------ SUPPLIED PASSAGE

On Sat, Aug 26, 2017 at 2:09 AM, yihao yang <yangyihao1...@gmail.com> wrote:

> Hi,
>
> I have some confusing questions about the grpc stream. Hope some one can
> help.
>
>    1. For example of sync stream. Does the client/server side send() mean
>    the message is sent out to the network card? Is it possible that the sent
>    out msg get lost and the sender don't know it?
>
> HTTP/2 supports flow control to effectively limit the rate of sending
messages. This is handled transparently in GRPC. This differs from language
to language. Go will block until the message is sent. Java (whose APIs are
all async/non-blocking) will buffer the message in the sender side in
memory, but exposes optional API for interacting with flow control (which
allows code to effectively wait until the receiver is ready and the message
can actually be sent).

>
>    1. Is it possible that a send() failed but the receiver receives the
>    message later on?
>
> No. When send() fails, it is because the stream is broken. The stream can
no longer be used.

>
>    1. When a send() or recv() failed, is it ok to re-issue the send() and
>    recv() function and will the following send()s and recv()s succeed?
>
> No. After a streaming method fails, the stream is broken. To re-try, the
caller must re-issue the stream invocation and potentially re-send (and
re-receive) all messages in the stream. The actual logic will depend on the
spec (or implementation details) of the server's stream handler -- what it
does when a stream is aborted with the messages it has already received,
etc.

------------
------ LISTED ENTRIES

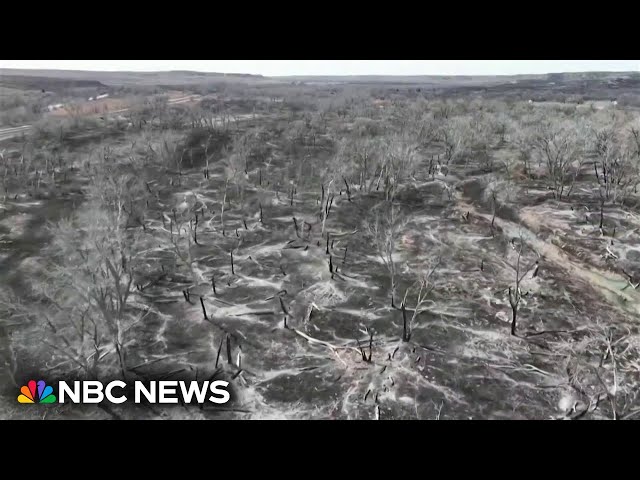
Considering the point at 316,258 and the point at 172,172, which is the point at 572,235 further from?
the point at 172,172

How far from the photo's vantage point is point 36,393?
57.4 ft

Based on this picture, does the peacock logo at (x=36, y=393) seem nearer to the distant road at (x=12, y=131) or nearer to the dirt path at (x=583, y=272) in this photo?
the dirt path at (x=583, y=272)

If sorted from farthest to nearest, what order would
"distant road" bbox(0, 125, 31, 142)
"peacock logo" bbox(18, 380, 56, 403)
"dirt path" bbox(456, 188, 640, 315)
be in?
"distant road" bbox(0, 125, 31, 142), "dirt path" bbox(456, 188, 640, 315), "peacock logo" bbox(18, 380, 56, 403)

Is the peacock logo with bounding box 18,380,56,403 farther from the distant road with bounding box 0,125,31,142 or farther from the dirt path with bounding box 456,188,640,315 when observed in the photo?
the distant road with bounding box 0,125,31,142

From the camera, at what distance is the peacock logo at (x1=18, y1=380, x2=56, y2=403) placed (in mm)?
16984

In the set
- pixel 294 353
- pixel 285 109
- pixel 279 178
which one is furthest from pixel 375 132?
pixel 294 353

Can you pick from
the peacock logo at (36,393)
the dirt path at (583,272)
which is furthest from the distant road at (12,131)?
the dirt path at (583,272)

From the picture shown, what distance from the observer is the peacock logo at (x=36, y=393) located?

------------

## WRITTEN REQUEST A
List every sentence in the gRPC stream email that ends with a question mark.
## WRITTEN REQUEST B
Return the stretch of the gRPC stream email from "On Sat, Aug" through "don't know it?".

## COMPLETE ANSWER A
- Does the client/server side send() mean the message is sent out to the network card?
- Is it possible that the sent out msg get lost and the sender don't know it?
- Is it possible that a send() failed but the receiver receives the message later on?
- When a send() or recv() failed, is it ok to re-issue the send() and recv() function and will the following send()s and recv()s succeed?

## COMPLETE ANSWER B
On Sat, Aug 26, 2017 at 2:09 AM, yihao yang <yangyihao1...@gmail.com> wrote:

> Hi,
>
> I have some confusing questions about the grpc stream. Hope some one can
> help.
>
>    1. For example of sync stream. Does the client/server side send() mean
>    the message is sent out to the network card? Is it possible that the sent
>    out msg get lost and the sender don't know it?